## [Text extract]
# National Electric Saftey Code???



## ndekens (Jan 20, 2009)

So the new power exam will have questions from the NESC as well as the NEC???? If so what versions the 2007 NESC and the 2007 NEC?? That means I have to spend another 300 in books just to take the new version of this test!!!!


----------



## McEngr (Jan 20, 2009)

ndekens said:


> So the new power exam will have questions from the NESC as well as the NEC???? If so what versions the 2007 NESC and the 2007 NEC?? That means I have to spend another 300 in books just to take the new version of this test!!!!


The only time I've actually used the NESC is when I designed a transmission tower made of 8000 psi wood on the Oregon Coast. I only know the structural portions of that code. Good luck.


----------



## mudpuppy (Jan 20, 2009)

The old EE/Power module specified the NESC as a possible topic. I think it occasionally showed up (for one question) on the old format. With the new format maybe there will be a question or two on it, not sure.

## [Raw records]
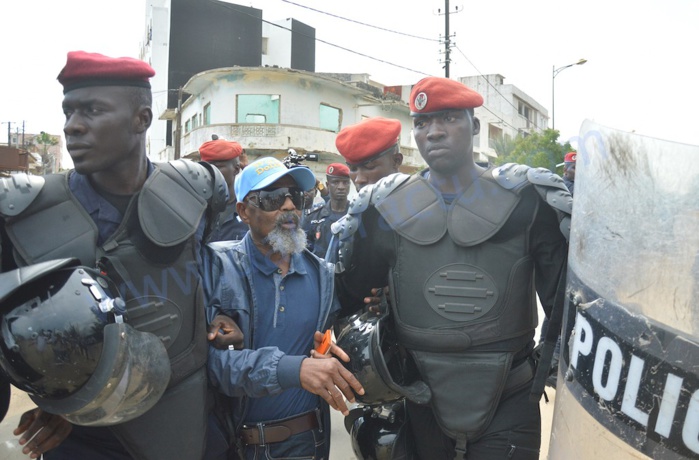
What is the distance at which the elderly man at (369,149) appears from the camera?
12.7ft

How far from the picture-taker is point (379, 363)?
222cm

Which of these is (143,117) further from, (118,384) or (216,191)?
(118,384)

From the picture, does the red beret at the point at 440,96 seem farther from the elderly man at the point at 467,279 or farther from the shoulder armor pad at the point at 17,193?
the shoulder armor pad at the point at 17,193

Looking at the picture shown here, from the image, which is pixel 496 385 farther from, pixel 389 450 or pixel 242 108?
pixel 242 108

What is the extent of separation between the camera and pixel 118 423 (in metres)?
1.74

...

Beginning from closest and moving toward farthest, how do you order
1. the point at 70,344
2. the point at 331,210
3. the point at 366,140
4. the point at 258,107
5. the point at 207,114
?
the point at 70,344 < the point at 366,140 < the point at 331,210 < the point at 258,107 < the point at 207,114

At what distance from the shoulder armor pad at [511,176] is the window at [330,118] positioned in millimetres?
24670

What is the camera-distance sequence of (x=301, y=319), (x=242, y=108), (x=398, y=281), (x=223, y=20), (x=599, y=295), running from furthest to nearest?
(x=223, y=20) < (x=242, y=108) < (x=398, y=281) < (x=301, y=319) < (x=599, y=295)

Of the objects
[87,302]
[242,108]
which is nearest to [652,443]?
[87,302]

## [Exercise requirements]
(1) Answer these questions about the forum thread on the NESC, using one line per answer, marked (a), (b) and (c):
(a) How much does ndekens say they would have to spend on books?
(b) What was the transmission tower that McEngr designed on the Oregon Coast made of?
(c) According to mudpuppy, how many questions did the NESC occasionally account for on the old format?
(2) Report how many lines of the records contain the string "farther", matching case exactly. Give only the number.

## [Results by task]
(1)
(a) Another 300.
(b) 8000 psi wood.
(c) One question.

(2) 2